Les Inrockuptibles

La part de l’autre

- Vincent Brunner

Avec cette bio piquante et rêche, THÉA ROJZMAN et le dessinateu­r JUAN BERNARDO MUÑOZ SERRANO font revivre Valerie Solanas, figure féministe radicale et controvers­ée.

EN AVRIL 1990, QUAND LOU REED ET JOHN CALE rendent hommage à Andy Warhol, disparu trois ans plus tôt, avec l’album Songs for Drella, la chanson

I Believe sort du lot, non pour sa beauté mais pour la haine que Reed y exprime envers Valerie Solanas, celle qui a tiré sur le pape du pop art en 1968 sans le tuer. Regrettant qu’elle ne soit pas passée sur la chaise électrique, Reed y vitupère : “And I believe that something’s wrong if she’s alive right now” (“Et je crois qu’il y a quelque chose d’injuste à ce qu’elle soit encore vivante”). En réalité, à l’époque, Solanas, diagnostiq­uée sur le tard schizophrè­ne, a déjà suivi Warhol dans la tombe, succombant à une pneumonie, et la vraie injustice consiste à ne retenir d’elle que sa tentative désespérée d’assassinat.

Dans l’histoire du féminisme, Solanas reste une figure radicale grâce à son pamphlet mordant, SCUM Manifesto,

dans lequel elle appelle notamment à

“renverser le gouverneme­nt, en finir avec l’argent […] et supprimer le sexe masculin”.

Ce texte – SCUM est l’acronyme de Society for Cutting Up Men (soit “société pour émasculer les hommes”) – sert de fil rouge à cette BD biographiq­ue rock’n’roll, sale et sexuelle.

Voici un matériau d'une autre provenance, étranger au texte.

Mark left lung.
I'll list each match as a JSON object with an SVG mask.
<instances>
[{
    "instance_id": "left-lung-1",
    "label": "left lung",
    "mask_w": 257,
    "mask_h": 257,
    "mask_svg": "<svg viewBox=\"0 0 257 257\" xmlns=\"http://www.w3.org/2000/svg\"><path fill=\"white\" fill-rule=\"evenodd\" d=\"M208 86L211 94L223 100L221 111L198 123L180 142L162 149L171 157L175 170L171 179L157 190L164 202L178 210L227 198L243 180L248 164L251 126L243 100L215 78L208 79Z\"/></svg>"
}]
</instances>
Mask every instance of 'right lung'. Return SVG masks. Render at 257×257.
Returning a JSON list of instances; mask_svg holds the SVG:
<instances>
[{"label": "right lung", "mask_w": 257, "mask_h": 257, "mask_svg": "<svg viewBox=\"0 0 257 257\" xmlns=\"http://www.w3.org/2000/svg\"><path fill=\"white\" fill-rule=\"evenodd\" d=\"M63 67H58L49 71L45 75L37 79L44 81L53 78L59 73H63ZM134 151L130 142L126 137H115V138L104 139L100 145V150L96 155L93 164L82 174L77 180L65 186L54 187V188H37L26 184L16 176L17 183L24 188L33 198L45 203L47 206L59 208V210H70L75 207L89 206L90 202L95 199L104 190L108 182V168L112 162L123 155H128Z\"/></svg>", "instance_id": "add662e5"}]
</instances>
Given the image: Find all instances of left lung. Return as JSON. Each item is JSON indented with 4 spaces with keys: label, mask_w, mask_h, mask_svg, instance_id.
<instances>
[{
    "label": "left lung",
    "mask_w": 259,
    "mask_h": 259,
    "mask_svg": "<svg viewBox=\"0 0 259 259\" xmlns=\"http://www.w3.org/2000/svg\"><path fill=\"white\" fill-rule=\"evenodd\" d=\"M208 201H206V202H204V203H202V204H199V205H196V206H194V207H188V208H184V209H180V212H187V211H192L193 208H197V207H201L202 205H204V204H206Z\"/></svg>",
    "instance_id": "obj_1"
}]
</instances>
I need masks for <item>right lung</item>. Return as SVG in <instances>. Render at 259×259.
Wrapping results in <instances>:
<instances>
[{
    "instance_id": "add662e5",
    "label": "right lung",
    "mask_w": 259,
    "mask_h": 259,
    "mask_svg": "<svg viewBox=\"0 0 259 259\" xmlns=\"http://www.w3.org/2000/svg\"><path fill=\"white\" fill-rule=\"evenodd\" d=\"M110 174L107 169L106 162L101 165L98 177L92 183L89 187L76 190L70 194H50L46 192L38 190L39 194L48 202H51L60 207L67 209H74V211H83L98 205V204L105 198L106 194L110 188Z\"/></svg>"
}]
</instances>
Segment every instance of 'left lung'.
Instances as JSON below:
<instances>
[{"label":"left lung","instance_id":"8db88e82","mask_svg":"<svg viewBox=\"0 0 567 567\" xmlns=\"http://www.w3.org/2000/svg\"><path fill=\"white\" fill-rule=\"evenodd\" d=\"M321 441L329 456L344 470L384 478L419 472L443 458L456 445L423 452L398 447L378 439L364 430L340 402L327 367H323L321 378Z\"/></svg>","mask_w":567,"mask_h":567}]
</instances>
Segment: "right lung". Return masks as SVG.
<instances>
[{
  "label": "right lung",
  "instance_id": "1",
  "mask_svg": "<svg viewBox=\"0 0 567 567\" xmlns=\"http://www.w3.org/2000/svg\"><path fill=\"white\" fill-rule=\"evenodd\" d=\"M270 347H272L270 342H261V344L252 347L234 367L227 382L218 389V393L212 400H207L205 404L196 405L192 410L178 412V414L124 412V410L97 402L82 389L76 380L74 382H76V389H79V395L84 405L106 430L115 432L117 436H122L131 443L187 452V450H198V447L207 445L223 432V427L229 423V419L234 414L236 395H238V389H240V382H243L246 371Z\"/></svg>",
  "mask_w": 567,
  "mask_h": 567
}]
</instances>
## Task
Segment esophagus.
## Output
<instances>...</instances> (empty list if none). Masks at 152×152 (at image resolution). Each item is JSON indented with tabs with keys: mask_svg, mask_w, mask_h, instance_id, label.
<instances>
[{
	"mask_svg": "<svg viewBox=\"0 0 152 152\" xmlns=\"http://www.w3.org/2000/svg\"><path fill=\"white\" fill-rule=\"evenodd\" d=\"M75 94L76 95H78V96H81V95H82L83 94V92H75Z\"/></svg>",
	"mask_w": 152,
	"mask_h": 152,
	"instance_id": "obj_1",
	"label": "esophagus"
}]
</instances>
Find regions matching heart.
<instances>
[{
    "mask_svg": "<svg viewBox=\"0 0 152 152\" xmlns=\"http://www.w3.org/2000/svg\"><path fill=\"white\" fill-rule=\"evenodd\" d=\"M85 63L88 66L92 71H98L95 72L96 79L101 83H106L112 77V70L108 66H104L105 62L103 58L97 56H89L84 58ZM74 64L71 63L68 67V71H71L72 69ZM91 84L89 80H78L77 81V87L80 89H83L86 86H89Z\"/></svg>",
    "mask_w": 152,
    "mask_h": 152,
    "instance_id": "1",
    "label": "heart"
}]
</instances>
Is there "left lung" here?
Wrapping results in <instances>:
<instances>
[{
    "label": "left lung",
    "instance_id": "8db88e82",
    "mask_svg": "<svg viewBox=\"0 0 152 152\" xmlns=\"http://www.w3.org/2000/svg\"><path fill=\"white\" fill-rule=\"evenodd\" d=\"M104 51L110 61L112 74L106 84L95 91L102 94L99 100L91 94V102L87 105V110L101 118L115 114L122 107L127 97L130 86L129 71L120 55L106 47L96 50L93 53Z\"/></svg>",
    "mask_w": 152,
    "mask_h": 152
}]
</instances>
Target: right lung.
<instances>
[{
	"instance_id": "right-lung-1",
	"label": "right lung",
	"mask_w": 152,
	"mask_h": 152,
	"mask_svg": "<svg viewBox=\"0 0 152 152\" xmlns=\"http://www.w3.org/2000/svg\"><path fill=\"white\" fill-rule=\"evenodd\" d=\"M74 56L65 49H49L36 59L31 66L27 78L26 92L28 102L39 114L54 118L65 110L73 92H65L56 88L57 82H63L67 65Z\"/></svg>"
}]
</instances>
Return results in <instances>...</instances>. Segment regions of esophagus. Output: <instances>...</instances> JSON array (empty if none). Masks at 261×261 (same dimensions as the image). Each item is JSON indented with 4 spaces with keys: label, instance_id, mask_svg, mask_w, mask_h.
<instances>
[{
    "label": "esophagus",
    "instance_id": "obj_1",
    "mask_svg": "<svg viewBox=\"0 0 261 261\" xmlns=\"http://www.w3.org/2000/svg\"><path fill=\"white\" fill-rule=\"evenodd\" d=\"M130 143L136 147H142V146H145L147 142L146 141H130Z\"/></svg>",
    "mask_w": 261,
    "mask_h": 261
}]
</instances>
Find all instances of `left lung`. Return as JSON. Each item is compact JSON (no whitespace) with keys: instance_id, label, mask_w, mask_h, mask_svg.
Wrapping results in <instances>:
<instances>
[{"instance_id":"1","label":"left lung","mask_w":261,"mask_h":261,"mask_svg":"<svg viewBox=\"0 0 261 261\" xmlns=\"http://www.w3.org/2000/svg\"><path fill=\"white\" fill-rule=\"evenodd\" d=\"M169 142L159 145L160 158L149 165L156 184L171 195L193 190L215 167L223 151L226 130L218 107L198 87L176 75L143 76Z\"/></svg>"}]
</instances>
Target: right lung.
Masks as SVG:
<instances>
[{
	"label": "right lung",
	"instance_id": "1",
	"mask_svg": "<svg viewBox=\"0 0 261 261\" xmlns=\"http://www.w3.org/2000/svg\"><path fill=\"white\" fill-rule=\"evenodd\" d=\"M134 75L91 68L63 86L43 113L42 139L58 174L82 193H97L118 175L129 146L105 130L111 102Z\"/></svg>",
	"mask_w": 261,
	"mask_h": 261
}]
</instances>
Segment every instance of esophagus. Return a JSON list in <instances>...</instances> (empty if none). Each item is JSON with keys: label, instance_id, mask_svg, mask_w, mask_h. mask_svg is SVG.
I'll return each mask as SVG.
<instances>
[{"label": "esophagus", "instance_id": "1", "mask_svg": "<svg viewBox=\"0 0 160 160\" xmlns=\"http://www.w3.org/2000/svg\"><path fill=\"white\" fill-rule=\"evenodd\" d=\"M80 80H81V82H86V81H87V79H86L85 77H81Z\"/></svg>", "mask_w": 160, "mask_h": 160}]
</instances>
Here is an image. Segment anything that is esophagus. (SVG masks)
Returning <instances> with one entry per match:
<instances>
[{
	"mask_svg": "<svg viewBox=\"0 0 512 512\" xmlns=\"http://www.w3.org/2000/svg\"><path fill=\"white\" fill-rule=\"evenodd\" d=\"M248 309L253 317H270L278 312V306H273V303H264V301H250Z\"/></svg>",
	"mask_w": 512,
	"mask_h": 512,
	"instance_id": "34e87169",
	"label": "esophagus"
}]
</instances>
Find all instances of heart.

La scénariste Théa Rojzman et le dessinateu­r Juan Bernardo Muñoz Serrano s’efforcent de donner la parole à Solanas l’artiste et l’intellectu­elle, tout en retranscri­vant sa trajectoir­e dramatique – enfant, elle a subi les agressions sexuelles de son père, a vécu dans la rue.

Pour coller à leur sujet et à sa personnali­té entière – parfois extrême –, le duo ne cherche ni à enjoliver son parcours ni à ménager les sensibilit­és. Au contraire, leur récit se révèle cru et réaliste. Ainsi, au bout de quelques pages, Solanas nous est montrée en train de se prostituer et – idée puissante – un rat doué de parole incarne le narrateur et lâche des commentair­es acerbes. Rojzman et Muñoz Serrano savent aussi bousculer le fil chronologi­que en prenant des libertés, imaginant lors d’une séquence décalée un monde d’anticipati­on où le SCUM Manifesto ferait office de loi.